Ratio of Intrinsic Metric to Extrinsic Metric and Volume
Berk Ceylan
TL;DR
The paper defines the intrinsic-extrinsic distortion ratio $K$ for spaces embedded in a unit ball and seeks lower bounds on the maximal distortion $K_{\max}$ from area/volume information. A packing-number framework yields quantitative lower bounds on $K_{\max}$ under volume constraints, and the authors show these bounds can blow up as the allowed granularity $\delta$ shrinks. However, they also present counterexamples of spaces with bounded distortion yet arbitrarily large area, highlighting the necessity of extra structure. To salvage area-to-distortion control, they introduce triangular (and $R$-triangular) spaces, proving that sufficiently large area forces distortion $K\ge R/\delta$ in these settings, and discuss counting of large-distortion geodesic pairs via improved packing arguments.
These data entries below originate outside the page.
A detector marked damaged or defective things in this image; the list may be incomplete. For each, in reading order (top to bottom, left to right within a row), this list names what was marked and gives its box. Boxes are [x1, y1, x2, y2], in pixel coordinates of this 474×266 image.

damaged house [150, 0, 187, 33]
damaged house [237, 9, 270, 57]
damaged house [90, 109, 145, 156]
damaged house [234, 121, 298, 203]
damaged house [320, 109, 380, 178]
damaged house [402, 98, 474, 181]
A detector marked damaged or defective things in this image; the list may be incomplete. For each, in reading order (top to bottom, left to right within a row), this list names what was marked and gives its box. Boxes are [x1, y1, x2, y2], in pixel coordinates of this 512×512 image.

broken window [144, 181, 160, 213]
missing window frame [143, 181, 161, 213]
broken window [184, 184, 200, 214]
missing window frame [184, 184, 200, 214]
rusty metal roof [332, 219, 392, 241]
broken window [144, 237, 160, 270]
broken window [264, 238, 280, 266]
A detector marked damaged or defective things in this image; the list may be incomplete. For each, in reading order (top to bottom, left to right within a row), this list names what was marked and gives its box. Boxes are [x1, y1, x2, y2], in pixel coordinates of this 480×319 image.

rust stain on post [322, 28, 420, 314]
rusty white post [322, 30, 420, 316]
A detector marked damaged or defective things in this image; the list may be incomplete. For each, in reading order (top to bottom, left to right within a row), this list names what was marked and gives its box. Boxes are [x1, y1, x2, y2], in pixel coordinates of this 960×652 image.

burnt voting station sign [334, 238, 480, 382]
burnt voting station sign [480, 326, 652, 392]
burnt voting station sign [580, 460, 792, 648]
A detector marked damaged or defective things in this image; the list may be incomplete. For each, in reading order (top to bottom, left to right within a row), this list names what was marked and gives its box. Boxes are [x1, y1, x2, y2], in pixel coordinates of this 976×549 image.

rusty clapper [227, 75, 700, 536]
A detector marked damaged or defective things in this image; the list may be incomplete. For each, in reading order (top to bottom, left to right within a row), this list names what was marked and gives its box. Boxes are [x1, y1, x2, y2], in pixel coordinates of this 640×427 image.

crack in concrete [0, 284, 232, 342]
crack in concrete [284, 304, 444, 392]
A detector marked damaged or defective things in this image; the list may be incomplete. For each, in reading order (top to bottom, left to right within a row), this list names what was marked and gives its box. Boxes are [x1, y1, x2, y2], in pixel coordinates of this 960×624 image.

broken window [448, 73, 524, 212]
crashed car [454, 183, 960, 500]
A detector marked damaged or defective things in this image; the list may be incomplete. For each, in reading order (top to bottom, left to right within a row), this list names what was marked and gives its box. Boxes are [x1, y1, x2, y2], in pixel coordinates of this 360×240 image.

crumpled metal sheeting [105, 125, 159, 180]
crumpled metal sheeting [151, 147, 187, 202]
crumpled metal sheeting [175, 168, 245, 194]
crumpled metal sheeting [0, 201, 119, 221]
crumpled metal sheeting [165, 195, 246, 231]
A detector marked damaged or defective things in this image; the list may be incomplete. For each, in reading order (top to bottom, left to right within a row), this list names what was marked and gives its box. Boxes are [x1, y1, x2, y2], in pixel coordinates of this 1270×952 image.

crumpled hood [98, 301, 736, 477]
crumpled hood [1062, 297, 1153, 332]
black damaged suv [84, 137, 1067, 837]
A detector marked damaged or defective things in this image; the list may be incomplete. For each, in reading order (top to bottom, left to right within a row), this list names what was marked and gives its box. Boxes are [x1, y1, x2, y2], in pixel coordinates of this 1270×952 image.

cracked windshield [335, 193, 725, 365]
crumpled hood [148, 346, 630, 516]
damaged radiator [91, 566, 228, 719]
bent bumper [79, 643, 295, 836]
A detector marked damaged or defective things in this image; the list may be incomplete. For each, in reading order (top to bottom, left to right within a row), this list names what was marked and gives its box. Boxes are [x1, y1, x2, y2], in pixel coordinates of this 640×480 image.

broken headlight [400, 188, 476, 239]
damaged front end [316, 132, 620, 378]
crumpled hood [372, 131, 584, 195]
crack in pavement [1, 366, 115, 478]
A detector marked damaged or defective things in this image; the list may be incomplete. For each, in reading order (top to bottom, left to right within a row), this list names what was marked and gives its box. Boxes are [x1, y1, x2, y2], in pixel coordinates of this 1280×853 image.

The results illuminate when intrinsic metrics constrain extrinsic distortion and when such bounds fail in general, guiding how to impose robust geometric hypotheses.
Abstract
We study the relationship between the ratio of intrinsic to extrinsic metrics and area. For certain surfaces inside unit ball in R3 we give lower bound on the maximum of ratio in terms of its area. We also give examples to show non-existence of global lower bounds.